Frequently Asked Questions (FAQs)

Can a foreign company own 100% of an Indian subsidiary?

Yes, in sectors where 100% FDI is permitted under the Automatic Route.

Is an Indian resident director mandatory?

Yes, every company must have at least one resident director as required under the Companies Act, 2013.

Is RBI approval always required?

No. Many sectors allow investment under the Automatic Route, while others require Government approval. FEMA reporting requirements continue to apply after investment.

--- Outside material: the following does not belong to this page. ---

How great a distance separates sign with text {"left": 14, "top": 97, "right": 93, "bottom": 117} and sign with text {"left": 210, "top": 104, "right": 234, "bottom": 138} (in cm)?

Can profits be repatriated?

Yes. Subject to applicable taxes, FEMA regulations, and other legal requirements, profits may generally be repatriated to the foreign parent.

Is GST registration compulsory?

GST registration is mandatory if the business meets the prescribed threshold or falls within categories requiring compulsory registration.


Conclusion

Registering an Indian subsidiary is one of the most effective ways for foreign companies to establish a long-term presence in India's expanding economy. A properly structured subsidiary offers operational independence, credibility, and access to India's vast market while ensuring compliance with the Companies Act, FEMA, FDI policy, and tax laws.

With careful planning, accurate documentation, and timely post-incorporation compliance, foreign investors can successfully establish and grow their business operations in India in 2026.